As I noted in a previous article, timber has outperformed stocks, bonds, and commodities over the past several decades. But in practice, no suitable pure-play timber vehicle exists for retail investors. Timber real estate investment trusts (REITs) are the most commonly used substitute, but how timber-like are they?
Unfortunately, none of the three timber REITs -- Plum Creek Timber (NYSE:PCL), Rayonier (NYSE:RYN), and Potlatch (NASDAQ:PCH) -- are pure plays. Rather than divest their manufacturing operations, the REITs have merely moved them into taxable subsidiaries. Thus, REIT shareholders are stuck with significant exposure to sawmills, pulp mills, and paper mills.
For instance, timberland-related revenue (which I define as timber harvesting plus real estate gains from forestland sales) constituted merely 17% of total sales for Potlatch in 2007, while the other 83% came from manufacturing. Timber constituted a slightly greater proportion (28%) of revenue for Rayonier. Plum Creek had, by far, the highest timberland exposure (71%) and is the only REIT that I'd have no reservations calling a timber company.
The REITs' exposure to manufacturing negates many of the benefits conferred by timber. Manufacturers exhibit highly cyclical results and are subject to high tax rates compared to what REITs pay for their timber harvests. Mills also spend heavily on labor, energy, equipment, and facilities. As such, they are characterized by low operating margins, depreciating assets, and substantial debt.
By contrast, trees are relatively low-maintenance assets. After all, trees have grown successfully for nearly 400 million years without human assistance. The key ingredients for tree growth -- soil, sunlight, air, and water -- are readily provided by Mother Nature at no cost. Timber may be the only asset in existence that reliably exhibits physical growth for decades with no involvement from the owner.
Timber REITs have historically generated solid returns, but are they a good proxy for timber? If so, their returns should strongly correlate with the returns of the NCREIF Timberland Index. Ideally, a proxy would score between 0.80 and 1.00. Unfortunately, my analysis of annual returns since 1997 showed only a mildly positive correlation for the three REITs (ranging from .06 to .33).
While this indicates returns haven't been very timber-like in the past decade, I suspect correlations will increase significantly in the future as these firms continue divesting manufacturing assets and increase their focus on timber. For instance, Potlatch recently announced a proposal to spin-off its pulp-based businesses, which I will discuss in a forthcoming article.

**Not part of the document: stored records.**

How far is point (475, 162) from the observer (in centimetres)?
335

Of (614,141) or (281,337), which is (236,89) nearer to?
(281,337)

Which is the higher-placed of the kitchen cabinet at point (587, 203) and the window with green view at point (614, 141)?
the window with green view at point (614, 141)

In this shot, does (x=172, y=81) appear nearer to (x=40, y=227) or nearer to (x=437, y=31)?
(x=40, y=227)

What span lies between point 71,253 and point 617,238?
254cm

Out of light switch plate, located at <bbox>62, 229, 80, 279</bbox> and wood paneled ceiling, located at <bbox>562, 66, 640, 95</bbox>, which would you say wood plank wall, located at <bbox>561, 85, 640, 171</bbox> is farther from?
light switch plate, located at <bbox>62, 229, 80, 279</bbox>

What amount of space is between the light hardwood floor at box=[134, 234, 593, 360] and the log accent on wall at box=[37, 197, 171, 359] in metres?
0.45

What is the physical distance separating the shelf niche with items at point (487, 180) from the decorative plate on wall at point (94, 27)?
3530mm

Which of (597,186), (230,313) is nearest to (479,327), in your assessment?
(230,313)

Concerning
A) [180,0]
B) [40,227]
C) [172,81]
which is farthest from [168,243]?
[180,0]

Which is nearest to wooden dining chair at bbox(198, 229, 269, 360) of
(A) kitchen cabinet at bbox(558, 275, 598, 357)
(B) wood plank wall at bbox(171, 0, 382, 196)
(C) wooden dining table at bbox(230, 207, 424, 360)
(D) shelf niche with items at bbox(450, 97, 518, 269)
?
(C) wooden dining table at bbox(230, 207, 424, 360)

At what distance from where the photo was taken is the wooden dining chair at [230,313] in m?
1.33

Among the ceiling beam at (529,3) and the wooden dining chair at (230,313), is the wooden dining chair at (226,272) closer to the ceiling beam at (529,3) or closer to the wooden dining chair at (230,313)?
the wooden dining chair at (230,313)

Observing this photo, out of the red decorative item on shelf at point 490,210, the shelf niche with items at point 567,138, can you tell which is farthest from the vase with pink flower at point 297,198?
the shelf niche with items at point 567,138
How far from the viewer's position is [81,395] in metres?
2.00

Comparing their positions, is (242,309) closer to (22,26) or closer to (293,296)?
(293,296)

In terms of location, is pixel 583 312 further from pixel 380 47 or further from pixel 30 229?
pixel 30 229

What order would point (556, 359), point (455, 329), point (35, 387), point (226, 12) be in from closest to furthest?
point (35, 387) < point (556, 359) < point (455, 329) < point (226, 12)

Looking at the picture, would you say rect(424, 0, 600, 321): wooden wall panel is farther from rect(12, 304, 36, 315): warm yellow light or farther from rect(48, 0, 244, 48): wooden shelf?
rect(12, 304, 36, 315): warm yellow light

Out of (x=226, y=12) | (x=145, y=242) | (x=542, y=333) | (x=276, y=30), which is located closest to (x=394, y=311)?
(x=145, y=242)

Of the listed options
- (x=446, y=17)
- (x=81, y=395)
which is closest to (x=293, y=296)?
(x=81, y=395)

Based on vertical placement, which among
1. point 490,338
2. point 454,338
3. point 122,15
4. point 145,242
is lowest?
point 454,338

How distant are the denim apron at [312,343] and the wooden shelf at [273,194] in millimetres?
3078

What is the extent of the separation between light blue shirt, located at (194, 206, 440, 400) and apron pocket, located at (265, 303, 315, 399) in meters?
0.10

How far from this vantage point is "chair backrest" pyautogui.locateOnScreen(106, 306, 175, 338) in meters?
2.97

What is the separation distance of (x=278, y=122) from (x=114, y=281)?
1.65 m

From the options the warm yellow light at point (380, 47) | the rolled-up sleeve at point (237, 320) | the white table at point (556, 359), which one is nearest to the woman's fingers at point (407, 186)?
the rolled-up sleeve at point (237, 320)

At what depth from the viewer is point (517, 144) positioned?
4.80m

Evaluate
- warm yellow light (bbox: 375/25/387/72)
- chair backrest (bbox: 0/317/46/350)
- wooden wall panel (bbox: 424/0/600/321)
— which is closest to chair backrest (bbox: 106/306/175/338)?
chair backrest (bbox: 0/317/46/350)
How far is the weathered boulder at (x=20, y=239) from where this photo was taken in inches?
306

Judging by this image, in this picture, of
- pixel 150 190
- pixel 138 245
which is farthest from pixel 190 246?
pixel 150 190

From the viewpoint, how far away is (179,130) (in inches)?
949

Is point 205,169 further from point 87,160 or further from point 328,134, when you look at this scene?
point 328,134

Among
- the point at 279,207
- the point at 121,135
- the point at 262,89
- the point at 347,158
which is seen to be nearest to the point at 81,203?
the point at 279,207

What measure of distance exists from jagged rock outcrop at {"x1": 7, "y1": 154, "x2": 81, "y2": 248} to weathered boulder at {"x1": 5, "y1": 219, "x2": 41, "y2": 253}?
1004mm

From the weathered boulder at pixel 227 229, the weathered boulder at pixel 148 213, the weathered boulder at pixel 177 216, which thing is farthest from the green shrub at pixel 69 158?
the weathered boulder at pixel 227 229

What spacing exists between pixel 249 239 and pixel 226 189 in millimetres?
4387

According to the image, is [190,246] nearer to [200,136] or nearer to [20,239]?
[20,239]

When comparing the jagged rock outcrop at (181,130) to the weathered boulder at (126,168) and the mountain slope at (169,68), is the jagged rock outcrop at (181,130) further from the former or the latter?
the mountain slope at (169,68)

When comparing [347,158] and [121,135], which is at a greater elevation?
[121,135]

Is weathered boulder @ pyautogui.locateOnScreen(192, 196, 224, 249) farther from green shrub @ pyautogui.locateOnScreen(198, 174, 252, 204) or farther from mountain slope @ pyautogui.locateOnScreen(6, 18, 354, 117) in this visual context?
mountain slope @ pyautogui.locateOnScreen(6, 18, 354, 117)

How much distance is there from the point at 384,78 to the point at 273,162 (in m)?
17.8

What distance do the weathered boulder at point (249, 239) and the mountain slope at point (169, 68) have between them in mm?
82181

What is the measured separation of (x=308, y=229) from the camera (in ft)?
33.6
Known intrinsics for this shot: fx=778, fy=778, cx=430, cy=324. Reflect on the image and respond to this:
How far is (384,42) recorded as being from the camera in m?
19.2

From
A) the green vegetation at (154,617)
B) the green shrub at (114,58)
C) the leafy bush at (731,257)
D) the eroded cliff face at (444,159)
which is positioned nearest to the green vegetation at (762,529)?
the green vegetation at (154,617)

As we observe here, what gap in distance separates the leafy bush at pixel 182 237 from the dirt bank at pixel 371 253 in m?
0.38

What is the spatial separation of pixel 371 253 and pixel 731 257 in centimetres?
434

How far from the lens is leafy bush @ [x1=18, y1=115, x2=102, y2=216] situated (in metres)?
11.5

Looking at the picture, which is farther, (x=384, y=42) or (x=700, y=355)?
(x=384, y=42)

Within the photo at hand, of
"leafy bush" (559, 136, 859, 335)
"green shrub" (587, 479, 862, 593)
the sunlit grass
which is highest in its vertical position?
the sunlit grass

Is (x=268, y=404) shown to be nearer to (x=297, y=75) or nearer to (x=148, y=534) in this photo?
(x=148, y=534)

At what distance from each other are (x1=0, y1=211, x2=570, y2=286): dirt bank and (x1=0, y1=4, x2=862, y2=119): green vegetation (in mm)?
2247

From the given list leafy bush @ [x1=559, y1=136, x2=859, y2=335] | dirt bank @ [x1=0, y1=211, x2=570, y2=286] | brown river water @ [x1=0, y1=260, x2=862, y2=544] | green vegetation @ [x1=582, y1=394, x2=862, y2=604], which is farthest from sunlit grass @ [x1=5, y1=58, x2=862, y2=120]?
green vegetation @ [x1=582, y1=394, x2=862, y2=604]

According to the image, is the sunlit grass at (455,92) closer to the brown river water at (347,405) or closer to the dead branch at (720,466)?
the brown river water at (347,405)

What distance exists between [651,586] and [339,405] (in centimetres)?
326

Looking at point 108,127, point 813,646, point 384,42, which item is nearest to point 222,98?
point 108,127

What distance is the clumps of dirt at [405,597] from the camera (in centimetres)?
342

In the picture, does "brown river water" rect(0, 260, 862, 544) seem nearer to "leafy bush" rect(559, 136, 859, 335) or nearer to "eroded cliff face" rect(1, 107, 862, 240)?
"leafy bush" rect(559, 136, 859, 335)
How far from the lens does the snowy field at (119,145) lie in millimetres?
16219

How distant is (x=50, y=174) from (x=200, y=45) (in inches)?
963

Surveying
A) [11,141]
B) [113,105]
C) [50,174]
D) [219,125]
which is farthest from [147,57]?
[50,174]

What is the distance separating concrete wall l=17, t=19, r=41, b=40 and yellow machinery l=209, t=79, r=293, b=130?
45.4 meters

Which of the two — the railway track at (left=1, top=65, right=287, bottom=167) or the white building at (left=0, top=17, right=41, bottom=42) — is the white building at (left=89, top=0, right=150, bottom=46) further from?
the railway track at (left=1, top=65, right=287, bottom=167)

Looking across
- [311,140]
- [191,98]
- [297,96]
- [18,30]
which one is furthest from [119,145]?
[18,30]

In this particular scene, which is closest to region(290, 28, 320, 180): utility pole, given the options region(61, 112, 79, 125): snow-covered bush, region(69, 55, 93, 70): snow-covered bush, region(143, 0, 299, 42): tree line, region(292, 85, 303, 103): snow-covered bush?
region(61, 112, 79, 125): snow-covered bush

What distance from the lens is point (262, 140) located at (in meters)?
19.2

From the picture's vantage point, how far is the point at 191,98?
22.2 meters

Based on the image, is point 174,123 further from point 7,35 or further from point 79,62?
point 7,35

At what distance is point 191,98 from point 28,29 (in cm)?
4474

However, investors need to be aware that even if these REITs eventually become timber pure-plays, they are unlikely to show a very high correlation to timber due to the various economic factors that specifically affect stocks and REITs, but not timber. (Such factors explain why the stocks of commodity producers capture only some of the diversification benefits provided by commodity futures contracts.)
So, what are the implications for investors? Among all timber vehicles available to retail investors, I believe Plum Creek is the most attractive option. Other vehicles suffer from high manufacturing exposure, illiquidity, tax issues, or other drawbacks.
Plum Creek, the largest non-government owner of timberlands in America, will reap the benefits of this asset class by virtue of its 8 million acres of forests. Shareholders just need to realize that Plum Creek isn't a proxy for direct timber ownership and its performance will not closely track the NCREIF Timberland Index.